15 commands — full parity with MCP tools.

## Commands

### overview
```bash
codebase-intelligence overview <path> [--json] [--force]
```
High-level codebase snapshot: files, functions, modules, dependencies.

### hotspots
```bash
codebase-intelligence hotspots <path> [--metric <metric>] [--limit <n>] [--json] [--force]
```
Rank files by metric. Default: coupling. Available: coupling, pagerank, fan_in, fan_out, betweenness, tension, churn, complexity, blast_radius, coverage, escape_velocity.

### file
```bash
codebase-intelligence file <path> <file> [--json] [--force]
```
Detailed file context: exports, imports, dependents, all metrics.

### search
```bash
codebase-intelligence search <path> <query> [--limit <n>] [--json] [--force]
```
BM25 keyword search across files and symbols.

### changes
```bash
codebase-intelligence changes <path> [--scope <scope>] [--json] [--force]
```
Git diff analysis with risk metrics.

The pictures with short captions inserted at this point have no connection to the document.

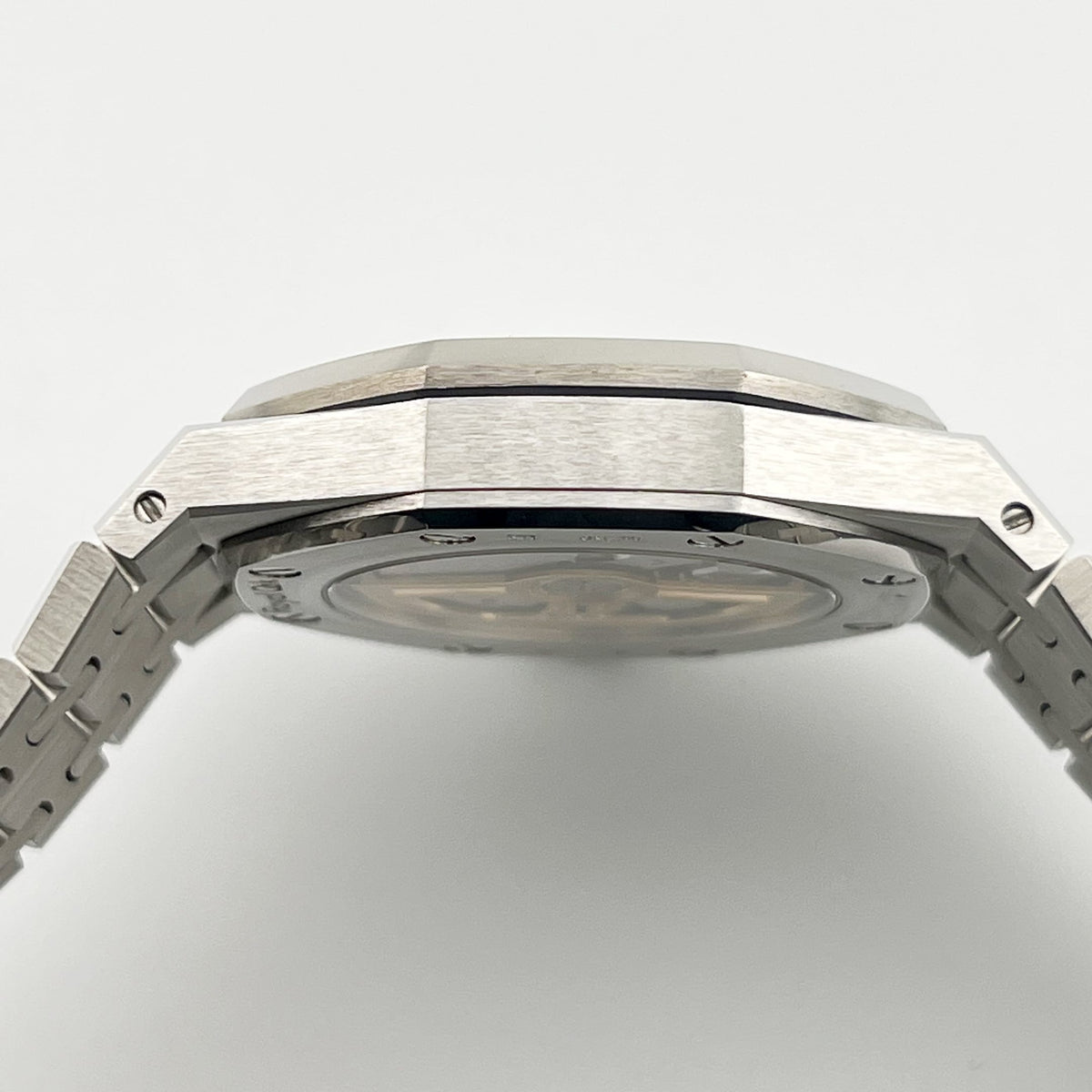 Audemars Piguet Royal Oak 15551BC.ZZ.1356BC.01 Diamond Bezel White Gold Smoked Blue Dial (2024)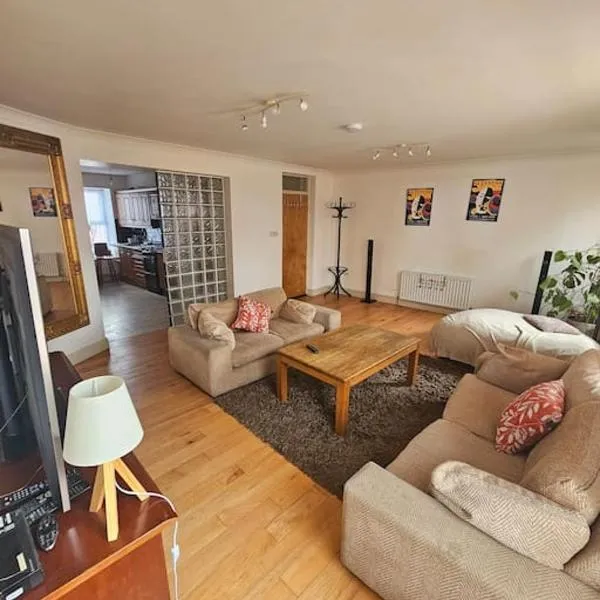 Spacious 3-Bedroom Apartment in Vibrant Dublin 8, hótel í Dublin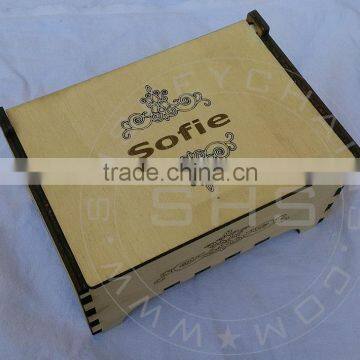 Customised Wooden Gift and Packaging Boxes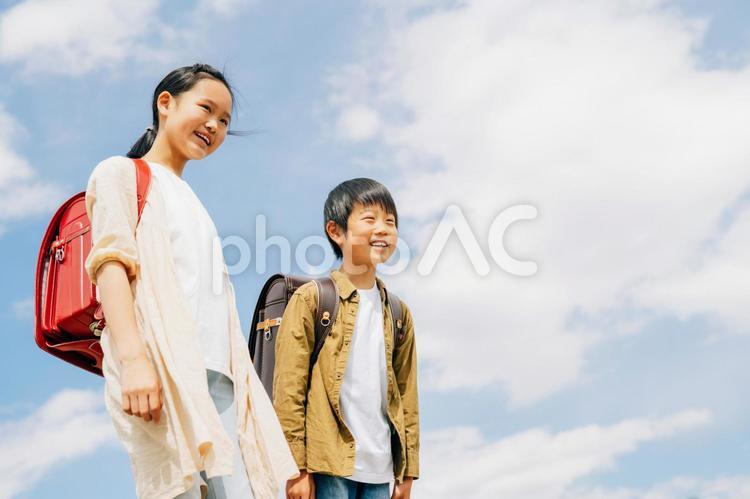 空と小学生（笑顔） 子供,笑顔,小学生の写真素材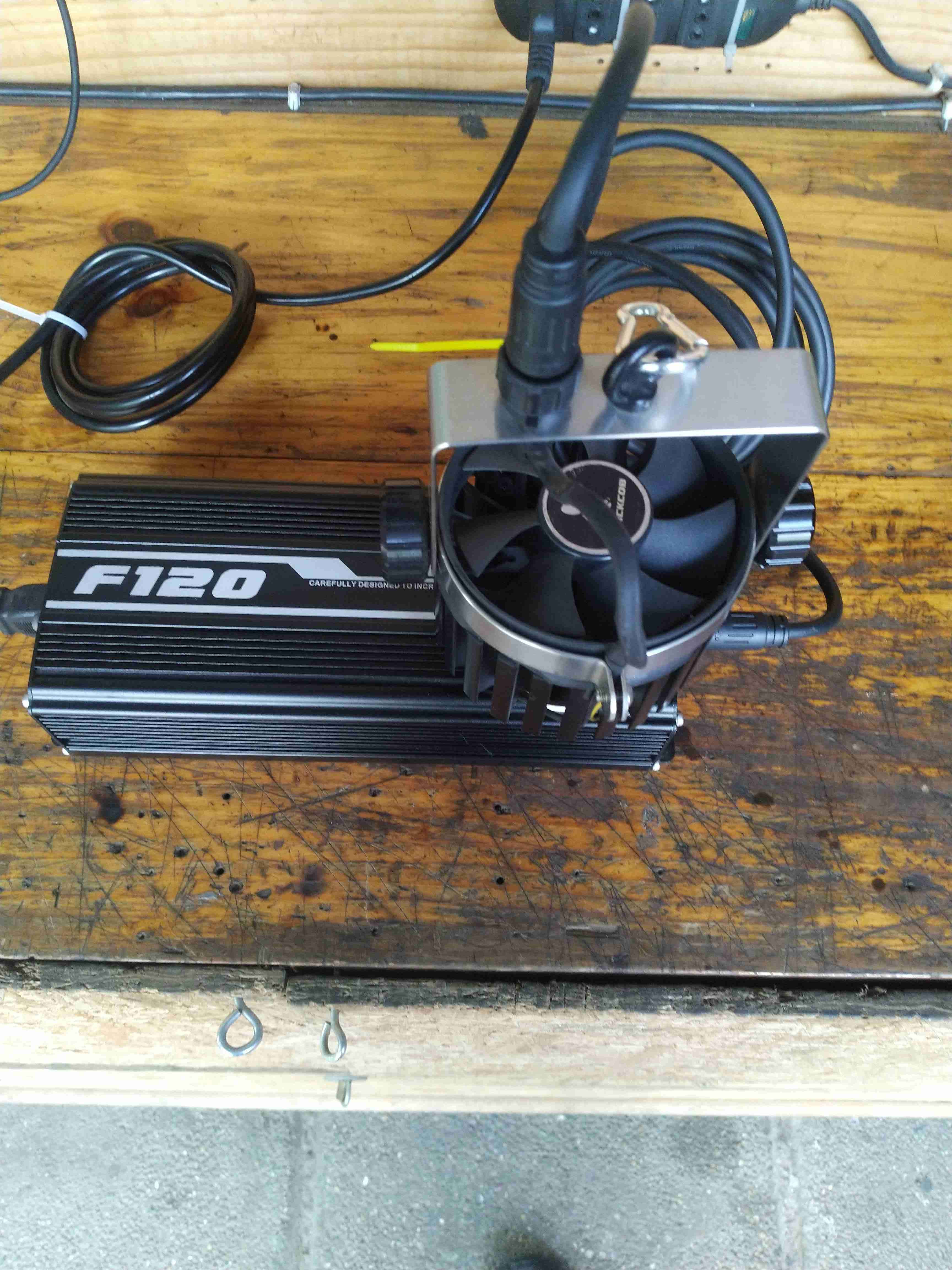 Sistema de iluminación black con 120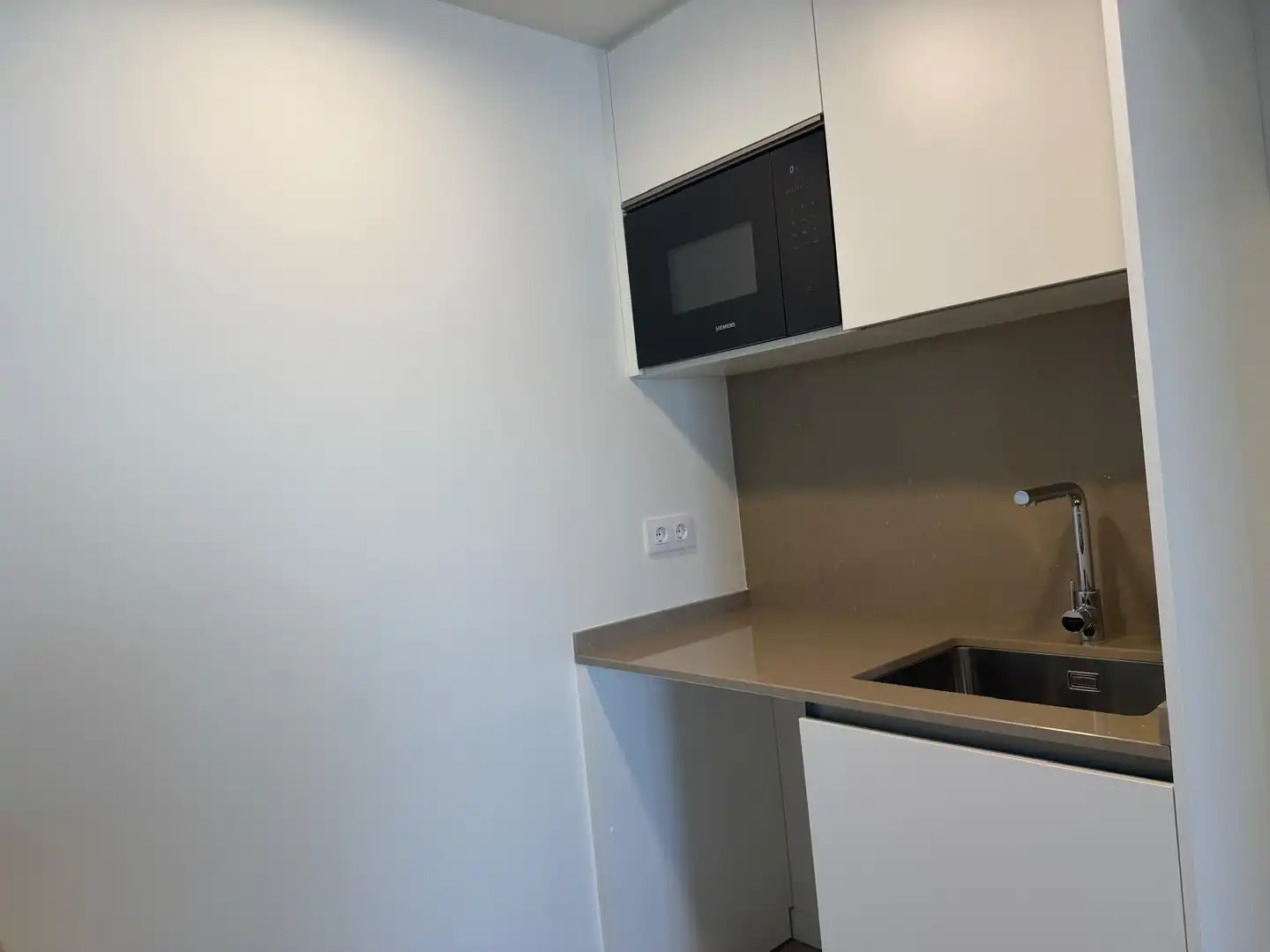 Kitchen of Flat for rent in Girona  with Storage room, Balcony and Community pool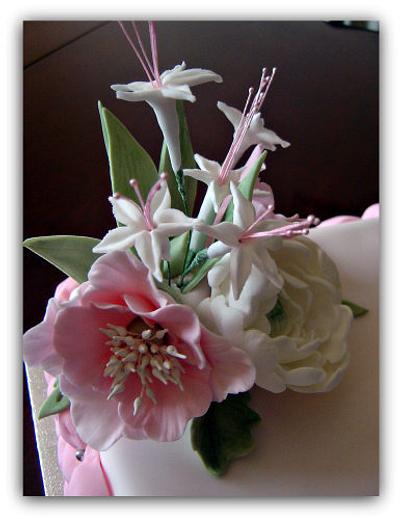 flowers - Cake by cakesofdesire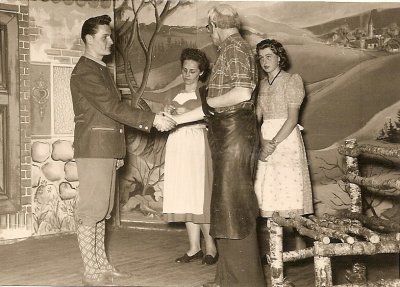 Blaß Teil 4: Theater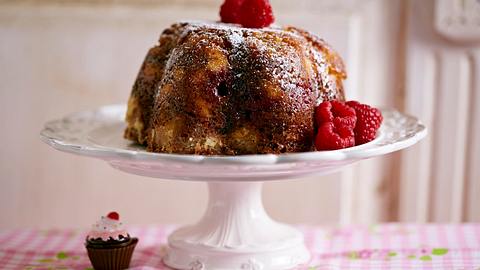Himbeeren mit Mohn Schüttelkuchen Rezept - Foto: House of Food / Bauer Food Experts KG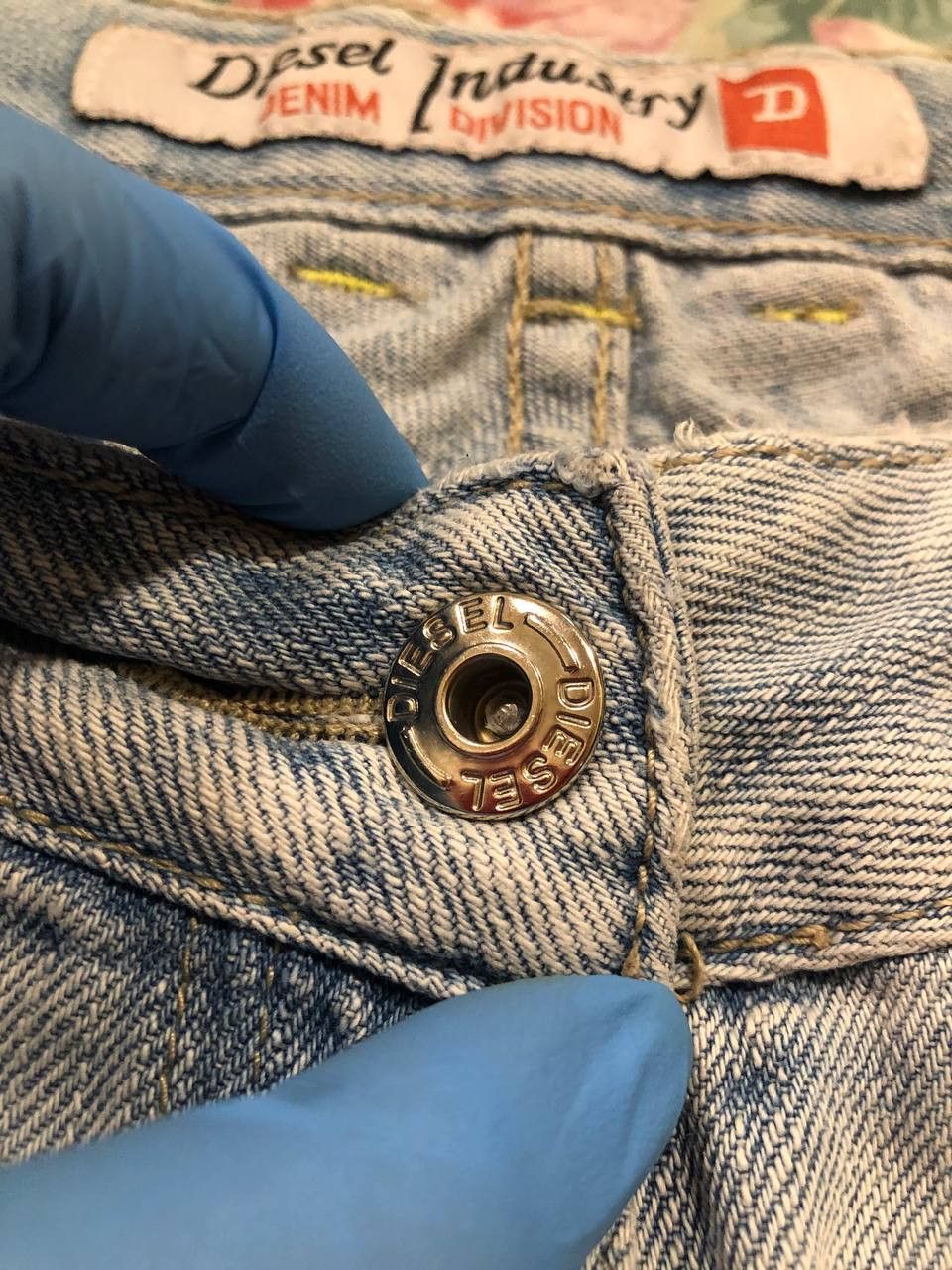 Diesel Vintage DIESEL logo denim shorts Y2K size 27 streetwear Size 27" / US 4 / IT 40 - 7 Thumbnail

Scope: staged, unstaged, all (default).

### dependents
```bash
codebase-intelligence dependents <path> <file> [--depth <n>] [--json] [--force]
```
File-level blast radius: direct + transitive dependents, risk level.

### modules
```bash
codebase-intelligence modules <path> [--json] [--force]
```
Module architecture: cohesion, cross-module deps, circular deps.

### forces
```bash
codebase-intelligence forces <path> [--cohesion <n>] [--tension <n>] [--escape <n>] [--json] [--force]
```
Architectural force analysis: tension files, bridges, extraction candidates.

### dead-exports
```bash
codebase-intelligence dead-exports <path> [--module <m>] [--limit <n>] [--json] [--force]
```
Find unused exports across the codebase.

### groups
```bash
codebase-intelligence groups <path> [--json] [--force]
```
Top-level directory groups with aggregate metrics.

### symbol
```bash
codebase-intelligence symbol <path> <name> [--json] [--force]
```
Function/class context: callers, callees, metrics.

### impact
```bash
codebase-intelligence impact <path> <symbol> [--json] [--force]
```
Symbol-level blast radius with depth-grouped impact levels.

### rename
```bash
codebase-intelligence rename <path> <oldName> <newName> [--no-dry-run] [--json] [--force]
```
Find all references for rename planning (read-only by default).

### processes
```bash
codebase-intelligence processes <path> [--entry <name>] [--limit <n>] [--json] [--force]
```
Entry point execution flows through the call graph.

### clusters
```bash
codebase-intelligence clusters <path> [--min-files <n>] [--json] [--force]
```
Community-detected file clusters (Louvain algorithm).

## Global Behavior

- **Auto-caching**: First run parses and saves index to `.code-visualizer/`. Subsequent runs use cache if HEAD unchanged.
- **Progress**: All progress messages go to stderr. Results go to stdout.
- **JSON mode**: `--json` outputs stable JSON schema to stdout.
- **Exit codes**: 0 = success, 1 = runtime error, 2 = bad args/usage.
- **MCP mode**: `codebase-intelligence <path>` (no subcommand) starts MCP stdio server.